**REQUIREMENT A**
Answer these questions from the article on Gary McKinnon's extradition case:
(i) Who asked for a meeting with Nick Clegg, and when?
(ii) What did the Home Office ask for in November?
(iii) What condition has McKinnon been diagnosed with?
**REQUIREMENT B**
Decide whether each statement agrees with the article on Gary McKinnon's extradition case. Answer yes or no and quote the words of the article that settle it.
(i) Before the election, the Liberal Democrats said they would back McKinnon's bid to avoid extradition.
(ii) A psychiatrist has already been assigned to examine McKinnon.
(iii) Declan Murphy's report found McKinnon was likely less at risk of suicide because of his disorder.
**REQUIREMENT C**
Please resume the article on Gary McKinnon's extradition case from its last sentence.

Gary McKinnon's supporters are looking to the deputy prime minister to break a deadlock in the extradition case, as the Nasa hacker deals with a loss of funding for his psychiatric care
Written by Tom Espiner, Contributor

Campaigners for Gary McKinnon are looking to deputy prime minister Nick Clegg to help break the deadlock in his extradition case, as the Nasa hacker deals with a withdrawal of funding for his psychiatric care.

Gary McKinnon Clegg

Hacker Gary McKinnon's campaigners hope deputy prime minister Nick Clegg will help the extradition case. Photo credit: Tom Espiner

Clegg's office confirmed on Tuesday that Janis Sharp, McKinnon's mother and campaigner, asked for a meeting with the Liberal Democrat leader earlier in February.

"We've received a request and will respond shortly," a spokeswoman for the deputy prime minister said.

Before the election, the Liberal Democrats said they would support McKinnon in his bid to avoid extradition to the US on hacking charges. After the general election in May, however, Clegg said the government may lack the powers to intervene.

McKinnon has been kept waiting for the next stage in his fight against extradition since November, when the Home Office asked for a fresh independent assessment of McKinnon's mental state. Despite ongoing discussions between McKinnon's supporters and the government, a psychiatrist has not been assigned yet to conduct the examination.

Gary does not deserve either a real or a virtual death sentence, whether by suicide or by damage to his mental health.
– Janis Sharp

McKinnon has been diagnosed with Asperger's syndrome, a condition on the autism spectrum. He is suffering from depression at the prospect of extradition and has been diagnosed as being at risk of suicide by experts. A report by former Home Office psychiatrist professor Declan Murphy in November found that McKinnon was likely to be more at risk of suicide due to his disorder.

**ENTRIES SHOWN**

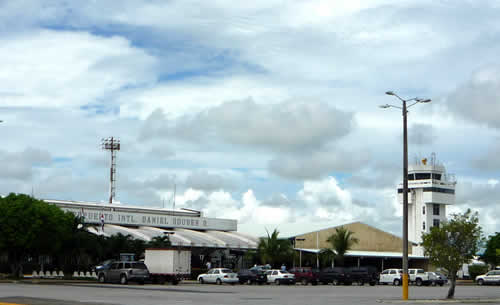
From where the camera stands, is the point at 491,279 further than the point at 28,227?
Yes

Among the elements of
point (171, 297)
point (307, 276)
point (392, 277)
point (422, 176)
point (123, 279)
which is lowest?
point (392, 277)

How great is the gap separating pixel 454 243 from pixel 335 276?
28.7 meters

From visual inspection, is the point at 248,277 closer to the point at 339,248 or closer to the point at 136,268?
the point at 136,268

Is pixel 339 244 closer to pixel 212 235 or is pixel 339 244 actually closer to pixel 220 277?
pixel 212 235

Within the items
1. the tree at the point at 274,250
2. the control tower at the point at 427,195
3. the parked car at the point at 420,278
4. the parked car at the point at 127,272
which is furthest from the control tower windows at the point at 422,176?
the parked car at the point at 127,272

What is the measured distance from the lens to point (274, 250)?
8025 centimetres

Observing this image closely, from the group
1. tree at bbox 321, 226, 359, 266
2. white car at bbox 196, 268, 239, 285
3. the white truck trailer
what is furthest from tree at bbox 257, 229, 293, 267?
the white truck trailer

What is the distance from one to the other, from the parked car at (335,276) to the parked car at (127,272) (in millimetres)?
20987

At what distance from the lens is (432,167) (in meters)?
121

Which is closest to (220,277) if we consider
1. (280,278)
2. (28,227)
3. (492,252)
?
(280,278)

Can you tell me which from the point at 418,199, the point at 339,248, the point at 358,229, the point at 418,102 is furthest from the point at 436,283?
the point at 418,199

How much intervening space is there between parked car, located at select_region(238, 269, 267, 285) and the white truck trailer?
884 centimetres

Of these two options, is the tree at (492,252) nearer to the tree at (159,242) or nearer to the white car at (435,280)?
the white car at (435,280)

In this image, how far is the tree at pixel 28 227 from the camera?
54750 mm
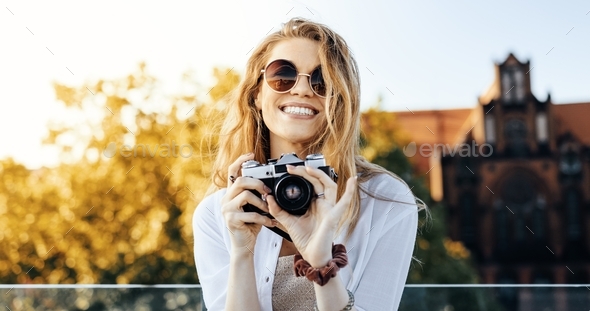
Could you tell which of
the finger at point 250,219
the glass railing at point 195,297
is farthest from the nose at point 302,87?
the glass railing at point 195,297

**ANSWER BOX A**
(i) Janis Sharp, McKinnon's mother and campaigner, asked for it earlier in February.
(ii) A fresh independent assessment of McKinnon's mental state.
(iii) Asperger's syndrome, a condition on the autism spectrum.

**ANSWER BOX B**
(i) Yes: "Before the election, the Liberal Democrats said they would support McKinnon in his bid to avoid extradition to the US on hacking charges."
(ii) No: "a psychiatrist has not been assigned yet to conduct the examination."
(iii) No: "found that McKinnon was likely to be more at risk of suicide due to his disorder."

**ANSWER BOX C**
"The greater contribution to Gary's suicide risk is his ASD [autism spectrum disorder]. That is, he now has a fixed autistic-like idea — which is currently unshakeable — that his best outcome is to take his own life," Murphy said in the report.

NHS funding for psychiatric care for McKinnon has been withdrawn by Haringey Teaching Primary Care Trust (PCT) as a result of government cuts, Sharp said in an email interview.

Pink Floyd guitarist David Gilmour has offered to pay for McKinnon's psychiatric treatment, according to Sharp. The musician is already donating royalties from his Metallic Spheres collaboration with ambient electronica band The Orb to pro-McKinnon campaigns.

"David Gilmour is now making a charitable donation from his royalties to pay for Gary's continued psychiatric treatment under professor Jeremy Turk," Sharp said.

McKinnon has been involved with the police and courts over the hacking for nine years, and this has had an appreciable impact on his health, she added.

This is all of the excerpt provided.